WHAT TO PRODUCE » Take the line with "standing: 80%" and every line after it, through the end of the listing, and give them again exactly, pictures excluded.

DATA »
________________

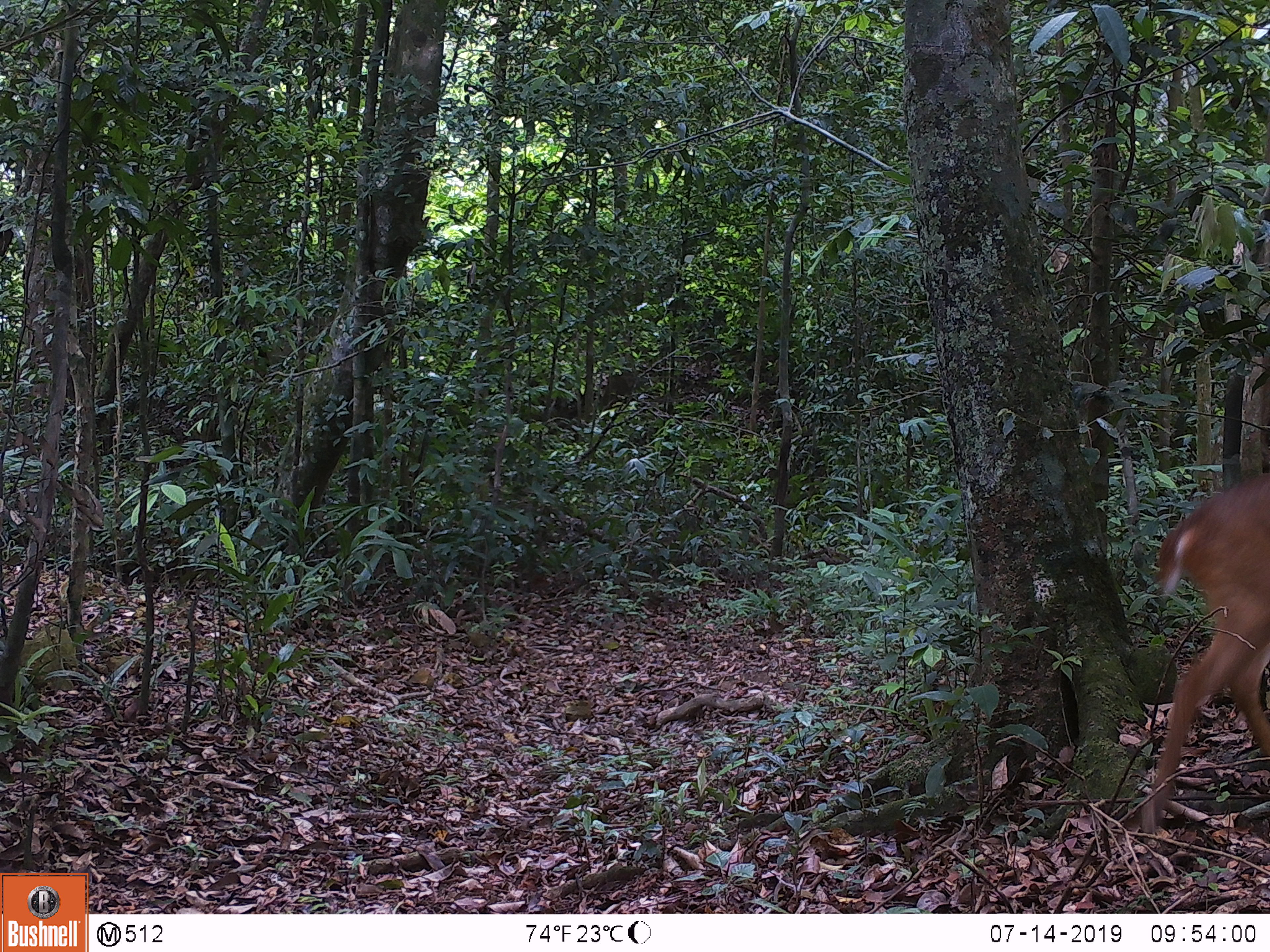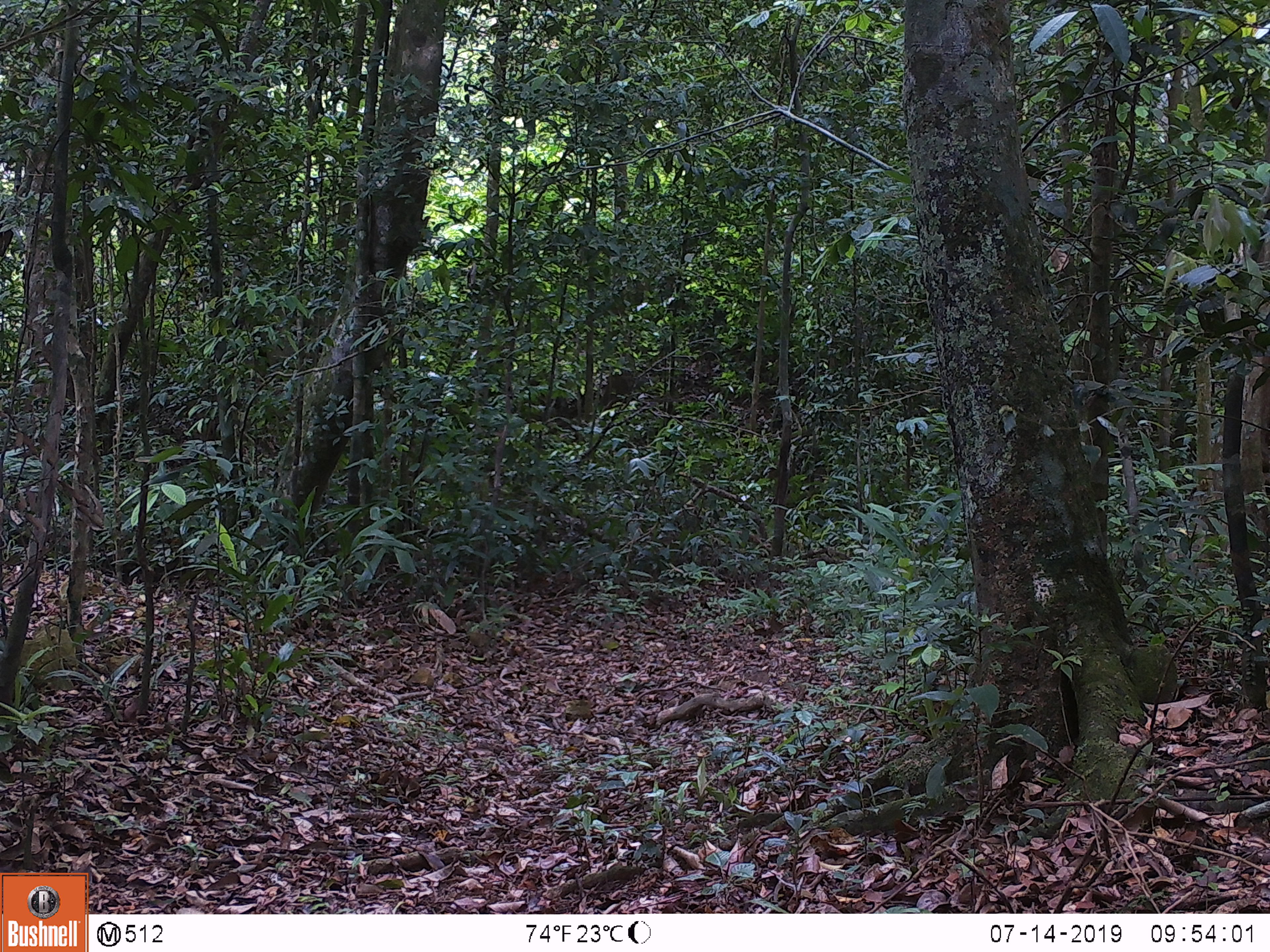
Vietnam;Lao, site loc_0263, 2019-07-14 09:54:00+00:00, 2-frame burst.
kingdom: Animalia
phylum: Chordata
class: Mammalia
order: Artiodactyla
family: Cervidae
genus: Muntiacus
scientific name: Muntiacus vuquangensis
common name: large-antlered muntjac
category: large antlered muntjac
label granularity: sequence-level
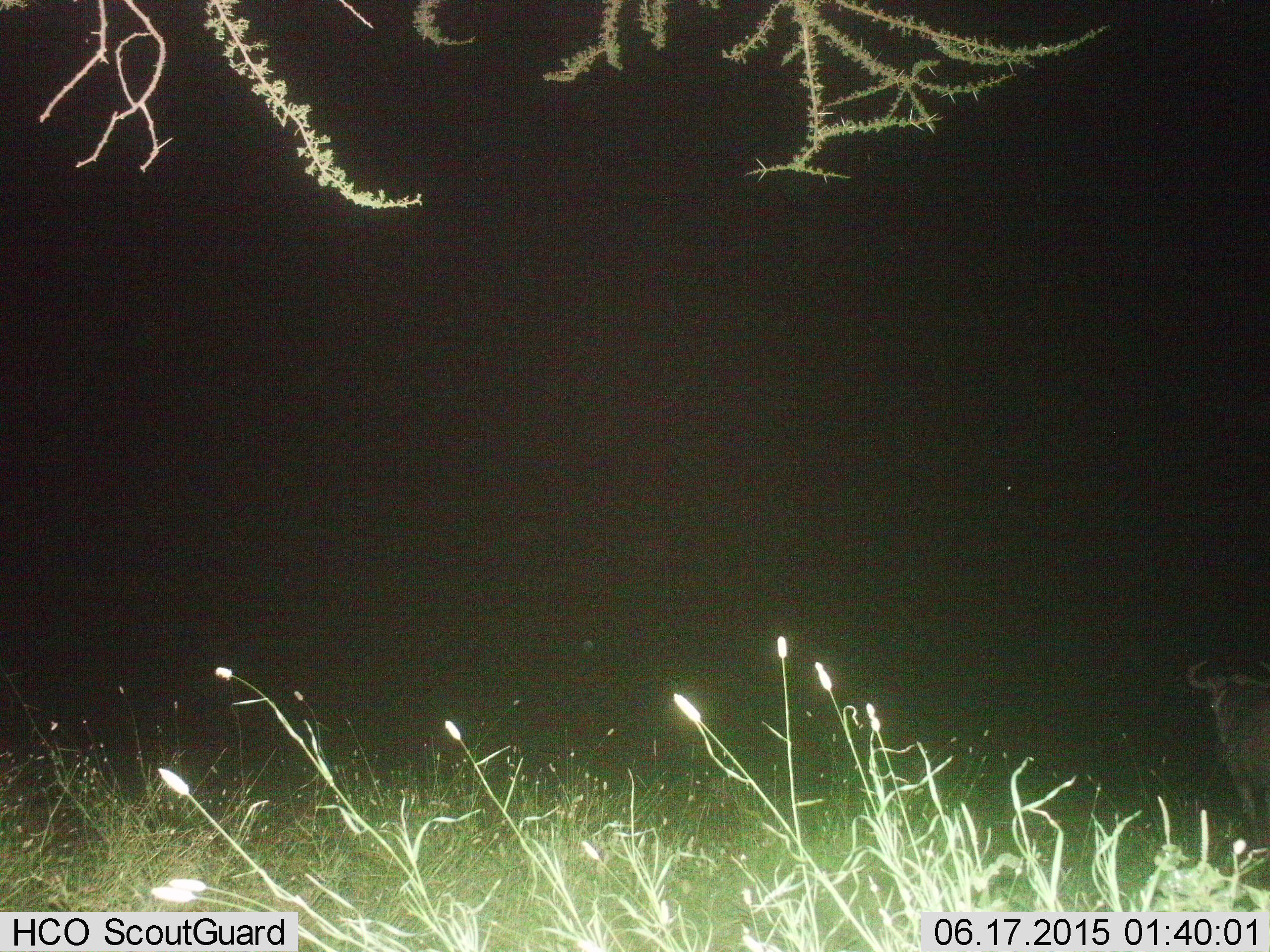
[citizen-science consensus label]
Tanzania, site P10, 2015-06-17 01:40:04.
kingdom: Animalia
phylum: Chordata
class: Mammalia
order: Artiodactyla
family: Bovidae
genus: Connochaetes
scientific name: Connochaetes taurinus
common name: blue wildebeest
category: wildebeest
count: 1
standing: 80%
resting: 0%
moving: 20%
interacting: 0%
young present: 0%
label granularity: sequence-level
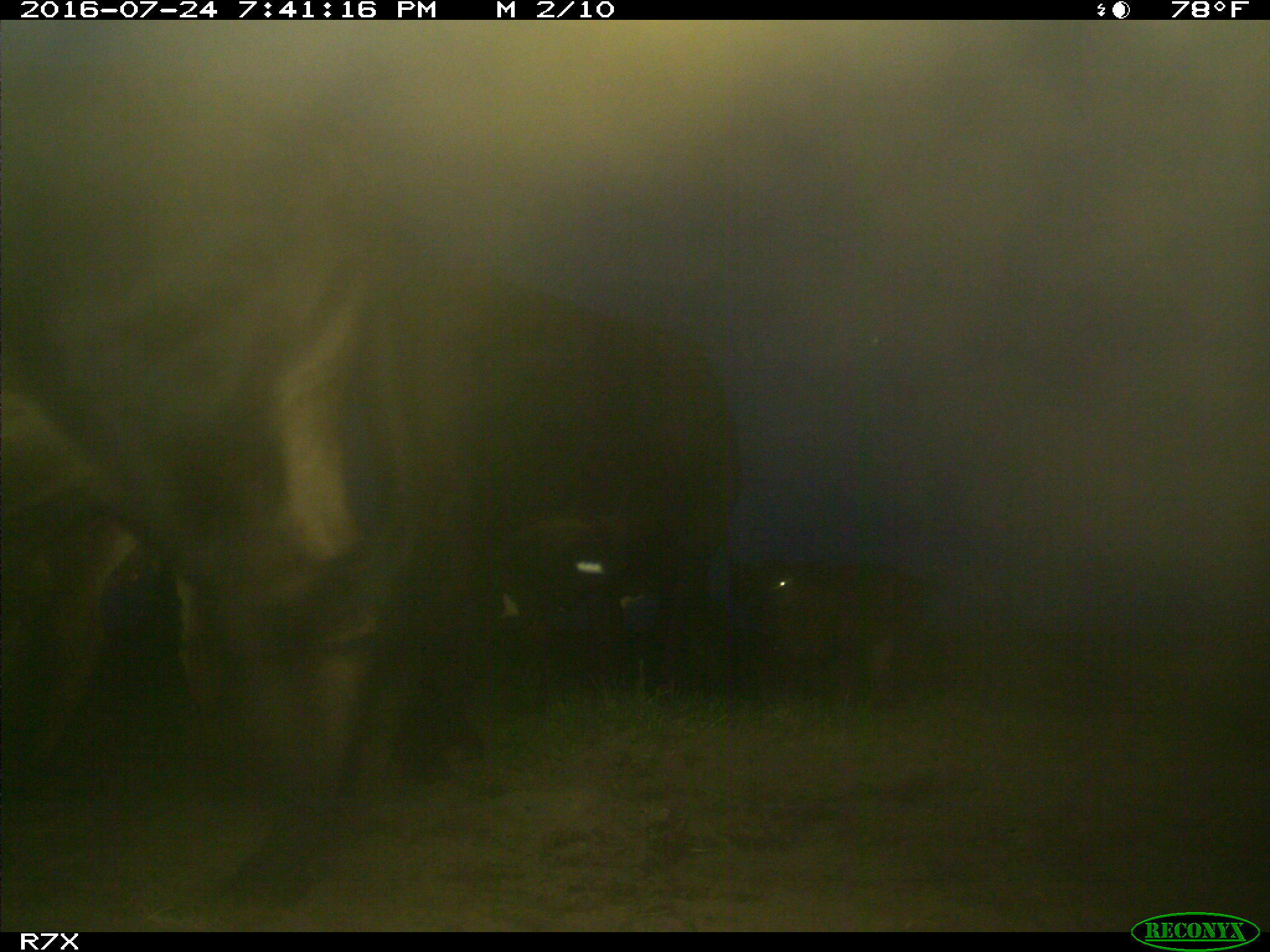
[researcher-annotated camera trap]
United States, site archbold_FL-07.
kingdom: Animalia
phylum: Chordata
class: Mammalia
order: Artiodactyla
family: Bovidae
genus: Bos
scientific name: Bos taurus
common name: domestic cow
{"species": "Bos taurus (domestic cow)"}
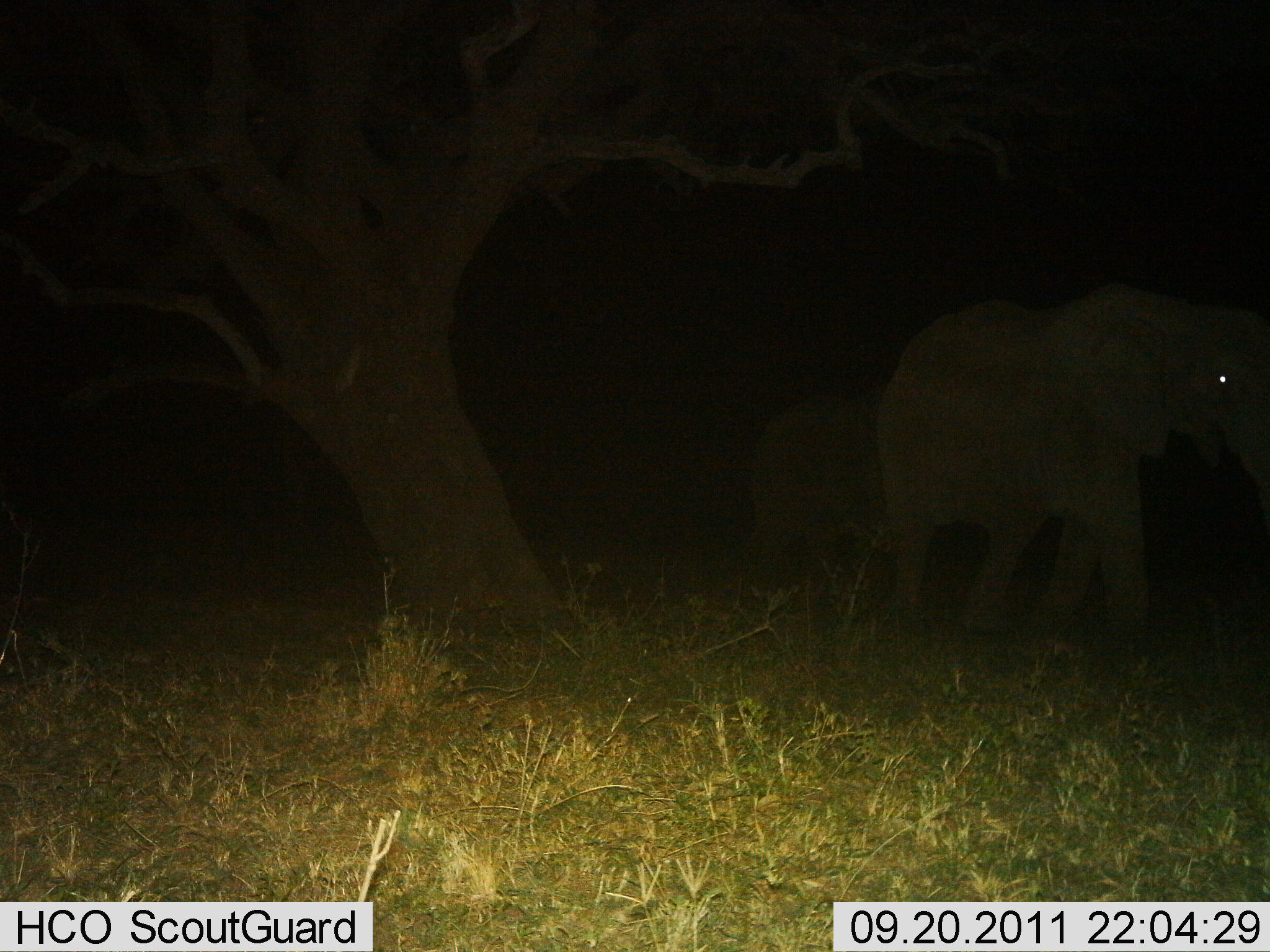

________________

WRITTEN RESPONSE »
standing: 80%
resting: 0%
moving: 20%
interacting: 0%
young present: 0%
label granularity: sequence-level
[researcher-annotated camera trap]
United States, site archbold_FL-07.
kingdom: Animalia
phylum: Chordata
class: Mammalia
order: Artiodactyla
family: Bovidae
genus: Bos
scientific name: Bos taurus
common name: domestic cow
{"species": "Bos taurus (domestic cow)"}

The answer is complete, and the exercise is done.